Project Description - An Intriguing Possible Solution for an Urgent
Public Health Problem
In response to the threat of waterborne diseases caused by Cryptosporidium, Giardia lamblia, E. coli, and other pathogens, the U.S. Environmental Protection Agency formulated more stringent regulations requiring a higher level of water disinfection yet lower levels of harmful disinfection byproducts.

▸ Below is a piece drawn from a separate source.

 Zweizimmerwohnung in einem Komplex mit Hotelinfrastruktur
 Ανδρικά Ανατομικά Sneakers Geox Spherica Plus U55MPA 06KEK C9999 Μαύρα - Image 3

The Interim Enhanced Surface Water Treatment Rule requires 2 log inactivation or removal of Cryptosporidium, a chlorine-resistant protozoan parasite. Prior research indicated that ozone cannot cost-effectively inactivate Cryptosporidium at cold water temperatures. Fearing a major capital investment, water utilities nationwide sought a solution that would enable cost-efficient compliance with the new regulations. The combination of ozone and UV was an exciting possibility but little was known about their interaction between the two. Credible research was needed to determine whether the combination could inactivate target pathogens without adversely affecting distributed water quality.

Innovative Technologies
This research was the first project to examine the sequential treatment of raw water with ozone and UV with an emphasis on disinfection effectiveness and disinfection byproducts. This information will be vitally important to water professionals in reaching compliance with emerging Stage 2 Disinfectants/Disinfection By-Product regulations.
This is the first comprehensive ozone and UV light research program in the world for consumer water quality assessment. MWRA built the largest ozone and ultraviolet light testing facility, while the Town of Concord built the first full-scale system to deliver ozone+UV-treated water to U.S. consumers. The pilot operation demonstrated process reliability and ease of operation as well as design elements that enhanced efficiency and effectiveness.

Also, this project was the first UV project to study distribution system effects with seasoned, well-characterized century-old pipe loops that are being treated with corrosion control measures and chloramines. These pipe loops mimic the distribution system of the MWRA extremely well from the AwwaRF Red Water Project.
 
Technical Value
The research provided evidence that combining the strengths of ozone (oxidation, taste, odor reduction and virus inactivation) with UV (Cryptosporidium inactivation) and chlorine or chloramines (bacterial inactivation and protection within the distribution system) provided a highly cost-effective treatment benefit. From a regulatory perspective, ultraviolet light in concert with ozone presents a multiple disinfection barrier approach to protecting public health.

Complexity
Increasing microbial risks in drinking water, particularly resistant pathogens such as Giardia lamblia, Cryptosporidium, and other organisms on the Contaminant Candidates List, dictate a growing need for multiple-barrier disinfection. The study of multiple disinfectants, each with distinct actions and effectiveness for specific pathogens, is a fundamentally sound strategy because it utilizes the most cost-effective treatment for each target organism. Results from this project will prepare water treatment specialists for the next millennium through heightened knowledge of multiple-barrier disinfectant principles with ozone, UV and chloramines in a single treatment train.

Equally important, this research demonstrates how to achieve the conflicting and complex goals of improving disinfection without increasing levels of halogenated disinfection byproducts or other adverse effects on water quality in the distribution system.

Social and Economic Benefits
For MWRA and similar large unfiltered surface water systems, knowledge gained from the study will directly impact the public, enabling delivery of quality potable water at a reasonable cost. Placing ultraviolet light after ozone results in capital cost savings of 19% to 21% compared to stand-alone ultraviolet light. Savings in operating costs have also proven impressive, with 29% to 32% lower operations costs with an optimum ozone sequence.

For water systems that rely on disinfection processes alone, the study demonstrates how the combined benefits of ozone followed by UV disinfection provide the most cost-effective microbial inactivation (protozoa, bacteria and viruses) above and beyond regulatory guidelines, thus providing a means to reach the very highest levels of water quality.